Richard Chappell suggests morning larks treat night owls unfairly:
Scheduling maintenance work on campus housing for 7:45am somehow doesn’t strike the university as grossly inconsiderate, the way that scheduling it for 11pm surely would. … It should be common knowledge that there’s a fair bit of variation in the sleep schedules of graduate students. …. Perhaps [early-risers] think that any grad student who’s still asleep at 8am is just “sleeping in”, the way that they themselves might do on a lazy weekend. … Perhaps the inconsistent treatment is thought to be justified by early-riser moralizing: really (the thought goes), people ought to wake early. Those on later sleep schedules must just be lazy.
Intrigued, I dug:
A higher degree of eveningness in more impulsive subjects. more
Morningness was stable before age 35 and increased afterwards. more
College freshmen who kept night-owl hours had lower GPAs. more
Evening-types are more likely to have higher intelligence scores. more
Late risers tire less quickly. … Those who rise later tend to be both cleverer and richer. more
Night workers more likely to be evening type and the unemployed less likely to be moderately morning type … Evening types were 2.5 times more likely to report that their general health was only poor or fair. more
Owls had the largest mean income and were more likely to have access to a car. There was also no evidence that larks were superior to those with other sleeping patterns with regard to their cognitive performance or their state of health. more
Morningness correlated positive with agreeableness and conscientiousness. … Neuroticism was related to eveningness only in females and in adolescents (10–17 years). In adults (18–47) only conscientiousness correlated with morningness. Positive correlations existed between agreeableness and conscientiousness and sleep length. more
Early risers prefer to gather knowledge from concrete information. They reach conclusions through logic and analysis. Night owls are more imaginative and open to unconventional ideas, preferring the unknown and favoring intuitive leaps on their way to reaching conclusions. … Morning people are more likely to be self-controlled and exhibit “upstanding” conduct; they respect authority, are more formal, and take greater pains to make a good impression. … Evening people, by contrast, are “independent” and “nonconforming,” and more reluctant to listen to authority. more HT
Morningness was … negatively related to impulsivity, extravagance, and dis-orderliness and positively related to persistence. … Evening types were rated significantly less dependable … Older age correlates with Morningness. … Evening types tended to commit less recognition errors, … were more intelligent, more likely to do well on measures of memory, and in processing. … Evening types presented more flexible sleep habits and slept significantly less … are less emotionally stable … [and] are prone to addiction. more
So, larks are older, more conformist, more dependable, and so more likely to set official rules. Such rules seem to favor lark-preferred hours of work, school, etc., and to give larks higher school grades even though owls are smarter and eventually richer. Seems some sort of “conspiracy” theory has decent support, though of course conscious collusion isn’t needed here – self-serving biases and signaling distortions seem a sufficient explanation.

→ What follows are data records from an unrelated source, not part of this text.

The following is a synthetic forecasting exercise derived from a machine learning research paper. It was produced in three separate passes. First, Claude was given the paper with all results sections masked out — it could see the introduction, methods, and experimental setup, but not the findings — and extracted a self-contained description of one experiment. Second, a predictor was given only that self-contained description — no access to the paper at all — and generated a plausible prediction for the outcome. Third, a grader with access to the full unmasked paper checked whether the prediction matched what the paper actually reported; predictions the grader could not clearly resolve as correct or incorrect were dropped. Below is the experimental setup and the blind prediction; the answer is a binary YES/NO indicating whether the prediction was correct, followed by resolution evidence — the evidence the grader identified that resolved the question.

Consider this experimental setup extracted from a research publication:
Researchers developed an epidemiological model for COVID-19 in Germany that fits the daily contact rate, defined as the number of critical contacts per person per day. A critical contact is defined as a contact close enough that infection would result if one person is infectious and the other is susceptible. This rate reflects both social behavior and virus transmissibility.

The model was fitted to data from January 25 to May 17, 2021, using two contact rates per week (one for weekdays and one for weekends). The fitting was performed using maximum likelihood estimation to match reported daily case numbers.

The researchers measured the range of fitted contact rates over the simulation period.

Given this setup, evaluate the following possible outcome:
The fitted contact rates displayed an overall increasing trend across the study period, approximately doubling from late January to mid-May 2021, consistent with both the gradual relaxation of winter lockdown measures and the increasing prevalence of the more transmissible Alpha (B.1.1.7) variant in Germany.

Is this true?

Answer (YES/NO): NO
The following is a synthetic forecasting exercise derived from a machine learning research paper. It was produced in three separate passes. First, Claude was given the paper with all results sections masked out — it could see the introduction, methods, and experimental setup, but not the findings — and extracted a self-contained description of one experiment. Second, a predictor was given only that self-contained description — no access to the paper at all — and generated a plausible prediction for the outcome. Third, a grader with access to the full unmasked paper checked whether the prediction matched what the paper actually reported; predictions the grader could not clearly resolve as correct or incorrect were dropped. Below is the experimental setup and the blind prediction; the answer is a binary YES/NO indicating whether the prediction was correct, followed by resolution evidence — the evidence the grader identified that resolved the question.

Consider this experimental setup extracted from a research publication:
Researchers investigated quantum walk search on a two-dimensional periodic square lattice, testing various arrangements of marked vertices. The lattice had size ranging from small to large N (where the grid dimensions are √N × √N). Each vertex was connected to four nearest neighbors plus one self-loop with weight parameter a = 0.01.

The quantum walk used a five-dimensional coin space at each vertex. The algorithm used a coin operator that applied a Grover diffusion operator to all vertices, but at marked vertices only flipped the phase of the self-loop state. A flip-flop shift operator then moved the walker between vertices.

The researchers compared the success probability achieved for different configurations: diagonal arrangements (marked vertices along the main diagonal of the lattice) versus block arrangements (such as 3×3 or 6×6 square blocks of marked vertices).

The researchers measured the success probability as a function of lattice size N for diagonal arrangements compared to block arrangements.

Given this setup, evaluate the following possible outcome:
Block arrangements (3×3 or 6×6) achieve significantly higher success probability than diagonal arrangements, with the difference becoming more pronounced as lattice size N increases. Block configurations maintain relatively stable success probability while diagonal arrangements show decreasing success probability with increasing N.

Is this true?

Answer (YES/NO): NO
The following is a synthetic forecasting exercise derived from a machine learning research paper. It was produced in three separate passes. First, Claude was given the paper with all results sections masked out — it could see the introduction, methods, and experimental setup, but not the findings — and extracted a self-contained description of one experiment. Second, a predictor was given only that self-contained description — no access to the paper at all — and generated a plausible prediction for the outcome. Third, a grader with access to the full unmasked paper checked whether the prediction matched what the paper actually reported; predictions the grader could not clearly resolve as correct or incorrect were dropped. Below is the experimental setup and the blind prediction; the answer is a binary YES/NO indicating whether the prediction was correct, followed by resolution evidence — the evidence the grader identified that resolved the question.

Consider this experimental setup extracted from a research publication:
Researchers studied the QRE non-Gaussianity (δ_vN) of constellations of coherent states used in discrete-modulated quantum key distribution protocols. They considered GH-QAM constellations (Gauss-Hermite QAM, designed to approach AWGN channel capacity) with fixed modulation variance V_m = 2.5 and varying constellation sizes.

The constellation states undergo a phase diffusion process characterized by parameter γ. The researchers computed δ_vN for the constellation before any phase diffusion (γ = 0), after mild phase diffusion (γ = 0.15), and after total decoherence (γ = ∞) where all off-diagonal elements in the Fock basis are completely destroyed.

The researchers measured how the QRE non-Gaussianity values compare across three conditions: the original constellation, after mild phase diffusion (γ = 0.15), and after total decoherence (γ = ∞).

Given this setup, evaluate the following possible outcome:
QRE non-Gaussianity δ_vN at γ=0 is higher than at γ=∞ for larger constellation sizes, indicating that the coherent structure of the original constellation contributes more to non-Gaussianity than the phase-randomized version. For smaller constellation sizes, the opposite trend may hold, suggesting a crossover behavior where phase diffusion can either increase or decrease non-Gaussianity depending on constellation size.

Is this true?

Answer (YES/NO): NO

So why don’t owls complain more about this repression? Too non-conformist to coordinate a movement? Too busy partying late to show up to meetings?
I just noticed this reply. Read it, and became entirely confused why I got involved in a discussion about birds.
Very good analogy! Owls are equally as productive as larks and vice versa. Larks perform better earlier and owls perform their best a bit later. Larks perform less than owls do on an owl schedule and vice versa. Larks start stronger earlier and owls finish stronger later.